On Tuesday (Jan. 7), District of Squamish council sat down to tackle the 2014 municipal budget, with the largest slice of the pie going to the Squamish RCMP. The policing bill is estimated to come in at $4.5 million.
Policing costs have long plagued the municipality. In 2012, the district’s RCMP payment was bumped into a higher bracket when the community’s population topped 15,000 residents. Starting last year, the district was required to foot 90 per cent of the total contract — 20 per cent more than in 2012 — with the province picking up the rest.
While district officials debate cutting an RCMP administrative position, shaving approximately $66,587 off the 2014 municipal budget, council needs to look long term, Coun. Doug Race said.
The RCMP department currently has 23 officers, two less than in 2009-’10, said Neil Cross, the Sea to Sky regional detachment head. At the same time, the community’s population has rapidly increased, he said, noting Squamish boasts one of the fastest growing populations in B.C.
As a result, Squamish RCMP officers’ case loads are among the highest in B.C., trailing only Penticton and Fort St. John, Cross said. Squamish officers’ workload is 25 per cent above the B.C. average, he noted. Cross estimated the bill per additional officer sits at approximately $180,000.

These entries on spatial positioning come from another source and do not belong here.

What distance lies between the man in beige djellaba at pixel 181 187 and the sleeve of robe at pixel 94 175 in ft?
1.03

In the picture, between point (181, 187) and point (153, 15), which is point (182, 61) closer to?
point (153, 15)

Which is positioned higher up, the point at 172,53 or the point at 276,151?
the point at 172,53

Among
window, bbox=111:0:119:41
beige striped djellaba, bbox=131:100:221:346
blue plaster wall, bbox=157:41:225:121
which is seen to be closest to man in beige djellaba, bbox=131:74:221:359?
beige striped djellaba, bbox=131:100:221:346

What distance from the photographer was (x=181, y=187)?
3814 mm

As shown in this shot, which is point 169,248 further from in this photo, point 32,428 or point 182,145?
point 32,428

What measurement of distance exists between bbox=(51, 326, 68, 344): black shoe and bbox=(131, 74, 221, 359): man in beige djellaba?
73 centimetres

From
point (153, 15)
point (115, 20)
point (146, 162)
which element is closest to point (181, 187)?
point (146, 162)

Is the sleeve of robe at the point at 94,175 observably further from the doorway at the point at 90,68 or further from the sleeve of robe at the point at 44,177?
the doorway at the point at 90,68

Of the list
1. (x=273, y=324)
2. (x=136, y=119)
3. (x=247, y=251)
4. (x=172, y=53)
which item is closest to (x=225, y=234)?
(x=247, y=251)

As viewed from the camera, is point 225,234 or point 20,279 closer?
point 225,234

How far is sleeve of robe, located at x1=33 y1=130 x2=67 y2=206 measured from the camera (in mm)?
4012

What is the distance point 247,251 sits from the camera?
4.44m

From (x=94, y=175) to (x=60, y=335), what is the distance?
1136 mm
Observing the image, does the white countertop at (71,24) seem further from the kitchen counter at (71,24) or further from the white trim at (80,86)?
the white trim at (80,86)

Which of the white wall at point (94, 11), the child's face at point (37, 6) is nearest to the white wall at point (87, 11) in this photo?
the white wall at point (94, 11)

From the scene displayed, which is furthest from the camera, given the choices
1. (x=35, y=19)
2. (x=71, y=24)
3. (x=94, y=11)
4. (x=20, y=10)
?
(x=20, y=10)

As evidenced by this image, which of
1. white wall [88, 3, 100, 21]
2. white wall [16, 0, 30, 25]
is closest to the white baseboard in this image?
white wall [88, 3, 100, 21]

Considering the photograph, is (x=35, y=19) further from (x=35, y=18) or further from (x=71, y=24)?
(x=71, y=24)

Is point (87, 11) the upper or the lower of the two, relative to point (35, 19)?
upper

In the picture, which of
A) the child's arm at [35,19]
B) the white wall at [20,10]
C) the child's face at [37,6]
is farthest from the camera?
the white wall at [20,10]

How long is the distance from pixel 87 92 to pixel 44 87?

Absorbing the cost of officers is something district officials should start considering, Race said. By 2020, Squamish’s population is anticipated to double. In the future the municipality needs to be prepared to foot the bill for additional police officers, Race said, noting it may soon be time to bite the bullet.
The local police complement won’t necessarily have to double with the population, Coun. Ron Sander noted.
“Everything we are talking about here is adding to the taxpayers,” he added.
Mayor Rob Kirkham added an examination of Squamish’s future police force needs to be on staff’s budgetary priority list.